Why this matters now
Most AI teaching fragments theory and tooling. This curriculum's core insight is that engineers learn fastest when they build the primitives themselves: derive the math, implement a minimal version, then run the same thing with production libraries. That loop turns shallow API consumption into engineering skill.
What Sets It Apart
- Explicit learning spine: 20 ordered phases (math → agents → production) so later topics never feel like disconnected tricks — you can skip lower phases if already proficient but the syllabus is designed to stack knowledge.
- Artifact-first lessons: each of the 435 lessons produces a reusable deliverable (prompt, SKILL.md, agent, MCP server) you can drop into real workflows instead of checklist exercises.
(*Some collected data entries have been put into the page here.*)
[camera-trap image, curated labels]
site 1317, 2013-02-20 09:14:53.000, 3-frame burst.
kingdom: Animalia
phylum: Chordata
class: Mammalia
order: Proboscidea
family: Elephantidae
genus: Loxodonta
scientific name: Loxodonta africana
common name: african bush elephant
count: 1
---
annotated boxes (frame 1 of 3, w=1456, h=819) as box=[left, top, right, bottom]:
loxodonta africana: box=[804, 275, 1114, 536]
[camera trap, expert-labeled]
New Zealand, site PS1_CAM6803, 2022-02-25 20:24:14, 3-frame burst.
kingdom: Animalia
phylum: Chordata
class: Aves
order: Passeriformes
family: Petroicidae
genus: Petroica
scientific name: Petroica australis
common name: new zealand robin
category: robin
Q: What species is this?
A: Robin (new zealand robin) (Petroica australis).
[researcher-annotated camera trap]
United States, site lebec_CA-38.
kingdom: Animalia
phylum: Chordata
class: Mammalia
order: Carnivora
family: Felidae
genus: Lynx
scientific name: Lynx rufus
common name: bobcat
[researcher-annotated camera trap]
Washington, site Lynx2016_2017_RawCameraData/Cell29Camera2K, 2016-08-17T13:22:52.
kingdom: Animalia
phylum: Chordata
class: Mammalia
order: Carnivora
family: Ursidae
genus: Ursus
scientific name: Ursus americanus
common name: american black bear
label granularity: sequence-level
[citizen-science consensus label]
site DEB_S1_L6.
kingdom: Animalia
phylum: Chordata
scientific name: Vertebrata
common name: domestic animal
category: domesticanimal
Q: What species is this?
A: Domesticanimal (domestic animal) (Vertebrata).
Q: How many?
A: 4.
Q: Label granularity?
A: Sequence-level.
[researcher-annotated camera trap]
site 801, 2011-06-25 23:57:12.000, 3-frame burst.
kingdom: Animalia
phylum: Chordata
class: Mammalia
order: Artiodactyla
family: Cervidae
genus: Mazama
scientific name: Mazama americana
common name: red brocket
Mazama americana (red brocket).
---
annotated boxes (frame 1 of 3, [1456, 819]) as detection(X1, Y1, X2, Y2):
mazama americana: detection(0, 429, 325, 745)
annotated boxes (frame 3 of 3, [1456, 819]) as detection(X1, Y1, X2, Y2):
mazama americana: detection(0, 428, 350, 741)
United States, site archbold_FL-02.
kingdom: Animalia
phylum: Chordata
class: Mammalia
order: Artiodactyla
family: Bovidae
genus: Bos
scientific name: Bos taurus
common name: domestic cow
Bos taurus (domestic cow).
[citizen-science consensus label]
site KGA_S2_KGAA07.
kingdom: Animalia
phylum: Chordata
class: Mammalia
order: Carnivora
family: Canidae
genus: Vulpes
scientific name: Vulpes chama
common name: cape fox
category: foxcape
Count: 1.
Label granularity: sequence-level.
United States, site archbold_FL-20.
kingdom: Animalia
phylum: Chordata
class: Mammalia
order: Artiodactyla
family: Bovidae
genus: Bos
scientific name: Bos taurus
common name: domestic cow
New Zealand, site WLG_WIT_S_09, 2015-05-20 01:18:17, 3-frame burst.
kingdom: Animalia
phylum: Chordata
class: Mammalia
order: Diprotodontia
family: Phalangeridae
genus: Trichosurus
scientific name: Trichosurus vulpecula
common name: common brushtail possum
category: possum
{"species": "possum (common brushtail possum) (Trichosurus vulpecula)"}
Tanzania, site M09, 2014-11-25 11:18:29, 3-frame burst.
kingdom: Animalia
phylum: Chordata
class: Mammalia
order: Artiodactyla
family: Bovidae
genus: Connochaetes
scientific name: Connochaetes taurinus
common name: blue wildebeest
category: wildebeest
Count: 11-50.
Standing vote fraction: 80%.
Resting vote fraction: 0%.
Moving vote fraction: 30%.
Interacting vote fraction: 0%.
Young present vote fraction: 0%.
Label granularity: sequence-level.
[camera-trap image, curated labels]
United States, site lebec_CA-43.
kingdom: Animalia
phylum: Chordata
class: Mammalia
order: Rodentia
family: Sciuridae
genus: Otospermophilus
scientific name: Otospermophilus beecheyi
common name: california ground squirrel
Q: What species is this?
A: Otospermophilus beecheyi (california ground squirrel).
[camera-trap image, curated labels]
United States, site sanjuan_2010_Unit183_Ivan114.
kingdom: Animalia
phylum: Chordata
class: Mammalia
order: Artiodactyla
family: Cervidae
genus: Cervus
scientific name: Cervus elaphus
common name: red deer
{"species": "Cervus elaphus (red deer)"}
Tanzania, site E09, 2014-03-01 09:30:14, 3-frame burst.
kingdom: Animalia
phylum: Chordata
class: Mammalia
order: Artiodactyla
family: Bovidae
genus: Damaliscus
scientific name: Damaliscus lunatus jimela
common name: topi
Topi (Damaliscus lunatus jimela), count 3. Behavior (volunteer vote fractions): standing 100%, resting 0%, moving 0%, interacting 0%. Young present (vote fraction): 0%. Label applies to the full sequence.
- Multi-language and production-aware: parallel implementations and production-focused chapters (inference, quantization, MCP, observability, deployment) make it useful for practitioners, not just researchers.
- Toolchain & installability: scripts to scaffold a workbench, install skills (SkillKit), and build a machine-readable catalog reduce friction for teams adopting the curriculum.
Who It's For & Tradeoffs
Great fit if you want a rigorous, engineer-first path to ship real AI systems — learners who prefer coding, math-first explanations, and end-to-end projects (capstones, agent workbenches). Look elsewhere if you need bite-sized video tutorials, purely conceptual surveys, or turnkey SaaS products; this repo expects time investment (hundreds of hours) and familiarity with coding tools.
Where It Fits
Use this as a learning spine for teams building internal AI competency, a university-style course that emphasizes implementable primitives, or as a source of reusable agent skills and production patterns for engineering teams.